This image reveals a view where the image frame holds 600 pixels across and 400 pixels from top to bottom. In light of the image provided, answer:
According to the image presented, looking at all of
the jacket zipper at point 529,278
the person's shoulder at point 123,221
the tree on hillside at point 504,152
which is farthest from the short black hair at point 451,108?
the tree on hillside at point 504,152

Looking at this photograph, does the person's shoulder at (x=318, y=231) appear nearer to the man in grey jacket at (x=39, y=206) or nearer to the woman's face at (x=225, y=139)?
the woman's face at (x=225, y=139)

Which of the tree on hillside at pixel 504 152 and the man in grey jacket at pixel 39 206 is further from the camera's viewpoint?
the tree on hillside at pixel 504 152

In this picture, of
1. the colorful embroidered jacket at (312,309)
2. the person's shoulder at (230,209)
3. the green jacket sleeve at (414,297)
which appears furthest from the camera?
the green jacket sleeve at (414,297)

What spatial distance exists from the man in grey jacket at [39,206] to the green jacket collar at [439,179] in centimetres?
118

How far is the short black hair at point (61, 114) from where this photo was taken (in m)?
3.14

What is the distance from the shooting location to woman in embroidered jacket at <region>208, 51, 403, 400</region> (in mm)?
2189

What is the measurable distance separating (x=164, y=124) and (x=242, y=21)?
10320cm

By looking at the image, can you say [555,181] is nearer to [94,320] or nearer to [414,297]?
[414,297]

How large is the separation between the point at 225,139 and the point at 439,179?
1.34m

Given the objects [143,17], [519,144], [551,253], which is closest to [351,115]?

Objective: Reproduce all of the items above, switching every "grey" to "gray" and leaving everything else unchanged.

Task answer:
This image reveals a view where the image frame holds 600 pixels across and 400 pixels from top to bottom. In light of the image provided, answer:
According to the image presented, looking at all of
the jacket zipper at point 529,278
the person's shoulder at point 123,221
the tree on hillside at point 504,152
which is farthest from the short black hair at point 451,108?
the tree on hillside at point 504,152

Looking at this photograph, does the person's shoulder at (x=318, y=231) appear nearer to the man in gray jacket at (x=39, y=206) or nearer to the woman's face at (x=225, y=139)?
the woman's face at (x=225, y=139)

Which of the tree on hillside at pixel 504 152 and the man in gray jacket at pixel 39 206 is further from the camera's viewpoint?
the tree on hillside at pixel 504 152

In this picture, of
1. the colorful embroidered jacket at (312,309)
2. the person's shoulder at (230,209)
3. the green jacket sleeve at (414,297)
which appears furthest from the camera?
the green jacket sleeve at (414,297)

What spatial distance exists from the man in gray jacket at [39,206] to the green jacket collar at [439,179] in centimetres?
118

How far is the short black hair at point (61, 114) from where this photo was taken (in m)?
3.14

What is the distance from the shooting location to woman in embroidered jacket at <region>208, 51, 403, 400</region> (in mm)?
2189

What is the measurable distance separating (x=164, y=124) and (x=242, y=21)?
10320cm

By looking at the image, can you say [555,181] is nearer to [94,320] or nearer to [414,297]?
[414,297]

How large is the separation between the point at 225,139 and the point at 439,179?
1.34m

Given the objects [143,17], [519,144], [551,253], which is closest to [351,115]?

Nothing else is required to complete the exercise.